After returning to the Bay Area, Darondo went back to school. I went to Merritt College for a little while but decided to get physical therapy training at John Muir Medical Center instead. I used to incorporate the music with the therapy," he says. I'm very versatile so I'd sing everything to them; pop, country and western, jazz, etc. I worked with head trauma cases, amputees and folks like that. I'd bring my guitar in and watch miracles happen. Once, I told a patient of mine, who was in some serious shape, that she's going to be dancing by Halloween if she just listen to me and do what I say during therapy. The director and I fought about what I told her, but three months down the road she got up out of her wheelchair, did her little dance and lip-synched a Madonna tune, and then walked back over to her chair and sat down. That thrilled me so much and put so much love in my heart."

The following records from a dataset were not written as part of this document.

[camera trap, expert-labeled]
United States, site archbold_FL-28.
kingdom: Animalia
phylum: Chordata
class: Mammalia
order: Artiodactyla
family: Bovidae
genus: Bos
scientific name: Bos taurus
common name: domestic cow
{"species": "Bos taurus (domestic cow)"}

Darondo now lives in Northern California with his wife and family and is delighted to hear his music is getting a second wind courtesy of DJs and collectors like the UK-based Gilles Peterson who recently picked Didn't I" for his Digs America compilation. Bay Area music fanatic Justin Torres helped us track Darondo down. I had called around looking for a Darondo Pulliam for the past two years. Initially I called every D. Pulliam in the Bay Area. I then tried every W. Pulliam after I saw the credit on the Legs" 45," says Torres. I got nothing. No one knew him, and I wasn't the only one looking." After much investigation with fellow-researcher Dave Gabriner and a conversation with Willie Hoskins (owner of Bay Area Funk label Boola Boola) Torres got a lead on another telephone number. I tried and left another message," he says. Two days later while watching a movie and eating my lunch the telephone rings..."Hey man is this Justin Torres? Maaaan, this is Double D Darondo! Heard you been looking for me..."

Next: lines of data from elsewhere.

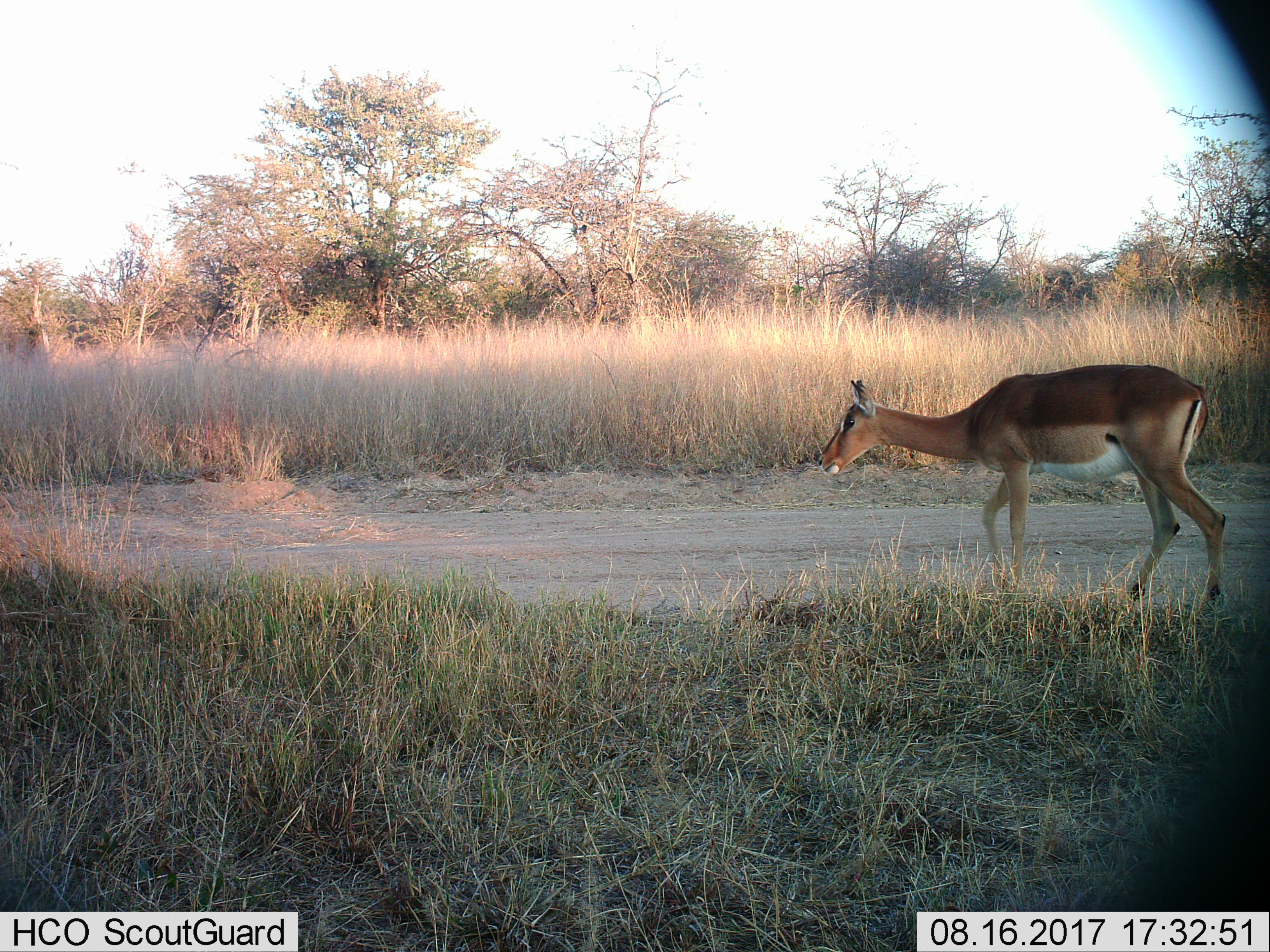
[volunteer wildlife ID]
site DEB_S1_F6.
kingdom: Animalia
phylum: Chordata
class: Mammalia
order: Artiodactyla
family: Bovidae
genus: Aepyceros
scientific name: Aepyceros melampus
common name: impala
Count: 1.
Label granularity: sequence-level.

Tracking artists is always easier when you have a real name, spelled properly in-full to work with. This was not the case with Darondo, who explains how he ended up his performance name, I always dressed kind of sharp. Folks would say 'Daron got that dough...Daron Do...that's how I got the name. I used to get my suits tailor made, one of a kind, like my rings. A player can't have the same ring as someone else. Got my rings specially made with diamonds and stones. Used to dress in those London type clothes too. Even had one of those Sherlock Holmes hats. I used to always wear a tuxedo with a top hat. I was dressed!"
The six tracks from the three original singles are featured here, along with three previously unreleased songs that were recently discovered on a demo reel. The demo reel was sitting in a box of VHS copies of his cable TV shows which we had requested to use for images in the CD booklet. Recorded in the early 1970s, tracks from the demo reel were taken into a San Francisco studio in the summer of 2005 for enhancement. Darondo over-dubbed missing background vocals and guitar parts alongside up and coming San Francisco soul man Bing Ji Ling. Darondo warmed up quickly, he hasn't lost his touch. After the session Darondo confessed that he was inspired to start playing again...so there is hope for a full-blown Darondo revival!